The Return Of Rothkoid
10:06 / 30.10.02
Slowly working through the Tristram section of Malory. Slooowly.
 
 
Shortfatdyke
10:51 / 30.10.02
I'm just about to start Mappa Mundi by Justina Robson. I've been stalling because it was described as 'hard SF' and I was worried that I wouldn't understand it, but since the author's told me to stop being silly, I suppose I should get on with it....
 
 
ephemerat
14:05 / 30.10.02
I've just completed (the thoroughly wonderful) Mythologies by Roland Barthes and, fictionwise, The Strange Case of Mademoiselle P. by Brian O'Doherty which proved engaging and well-researched if not exactly life-changing.
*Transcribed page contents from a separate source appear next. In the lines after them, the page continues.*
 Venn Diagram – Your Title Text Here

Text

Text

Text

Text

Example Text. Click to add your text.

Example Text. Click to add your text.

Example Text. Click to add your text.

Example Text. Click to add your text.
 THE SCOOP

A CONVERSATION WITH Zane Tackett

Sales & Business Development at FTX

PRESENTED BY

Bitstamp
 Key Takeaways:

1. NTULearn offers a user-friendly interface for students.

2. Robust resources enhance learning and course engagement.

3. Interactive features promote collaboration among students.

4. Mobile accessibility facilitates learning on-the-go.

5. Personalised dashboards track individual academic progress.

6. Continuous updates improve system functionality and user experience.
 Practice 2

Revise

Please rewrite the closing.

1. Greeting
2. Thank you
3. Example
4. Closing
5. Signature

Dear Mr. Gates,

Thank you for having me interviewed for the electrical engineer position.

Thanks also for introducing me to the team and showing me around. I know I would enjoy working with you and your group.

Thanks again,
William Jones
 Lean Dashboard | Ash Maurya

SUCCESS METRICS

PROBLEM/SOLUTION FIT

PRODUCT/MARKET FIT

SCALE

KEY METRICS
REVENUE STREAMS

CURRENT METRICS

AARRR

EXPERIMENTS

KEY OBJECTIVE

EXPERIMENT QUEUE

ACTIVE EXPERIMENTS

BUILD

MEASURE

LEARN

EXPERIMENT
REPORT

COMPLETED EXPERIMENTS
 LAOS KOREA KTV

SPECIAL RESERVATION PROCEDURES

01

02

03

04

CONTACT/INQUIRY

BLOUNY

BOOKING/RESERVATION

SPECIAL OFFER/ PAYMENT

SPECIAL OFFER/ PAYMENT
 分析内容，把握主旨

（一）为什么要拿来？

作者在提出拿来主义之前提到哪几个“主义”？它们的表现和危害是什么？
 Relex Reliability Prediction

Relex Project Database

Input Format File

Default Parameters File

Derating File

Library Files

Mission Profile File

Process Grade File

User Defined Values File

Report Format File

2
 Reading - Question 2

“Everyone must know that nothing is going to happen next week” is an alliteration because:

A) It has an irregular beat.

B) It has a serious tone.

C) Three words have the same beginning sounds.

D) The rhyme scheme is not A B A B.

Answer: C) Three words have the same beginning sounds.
Just starting Man and His Symbols by Carl Jung and All Tomorrow's Parties by William Gibson.
 
 
Pepsi Max
14:05 / 30.10.02
The Sorrow of War. Having carried this book thru four countries over two months I still haven't finished it. It remains one of the most traumatic books I have encountered. Prose style is a bit weird mind. Might be the translation but it definitely has a dreamy and disconnected field. Some one's life flashing before their eyes...
 
 
Catjerome
14:51 / 30.10.02
Siegfried Sassoon biography by Jean Moorcroft Wilson. Many thanks to the Barbelither who recommended it - it's great reading so far.
 
 
illmatic
07:54 / 01.11.02
I'm reading "The Occult Philosophy in the Elizabethian Age" by Dame Francis Yates, which is amazing. She briefly traces the history of the Christian Cabala (Moorish Spain, before the expulsion of the Jews) and goes on to look at the influence of Cabalism and Neoplatonism in the Renaissance and Elizabethian age. Reading this exposes my vast ignorance of history. Also, seeing how closey classical magick and Christianity were linked is something of a revelation.

I've got another two books of hers as well... I KNOW I'm gonna enjoy 'em but oh, my tired eyes...
 
 
Harhoo
15:01 / 01.11.02
Just this moment finished Eight Minutes Idle by Matt Thorne. I've always an inchoate dislike of the bloke but found a copy for a couple of quid so took the plunge. Despite my prejudice found myself really quite liking the first half of the book, which is a relative modish dissection of office life and, without being that wankified, its philosophical implications.

The book that takes a odd right turn and becomes totally saturated with sex. And then in the last 30 or so pages the plot, which has been stuck on the back burner due to the doing of the sex, kicks into life again and then ends abruptly.

After a bit of thought I've decided to put it in the "disappointing pseudo-intellectual work of the kind that the French do much better than us" category.

Next up: The Corrections as I have an unerrring ability to jump on a bandwagon just when it's about to finally leave town.
 
 
Rage
02:21 / 02.11.02
Just begun A Scanner Darkly. So far it's one of the best books I've ever read, and I'm only on chapter 3.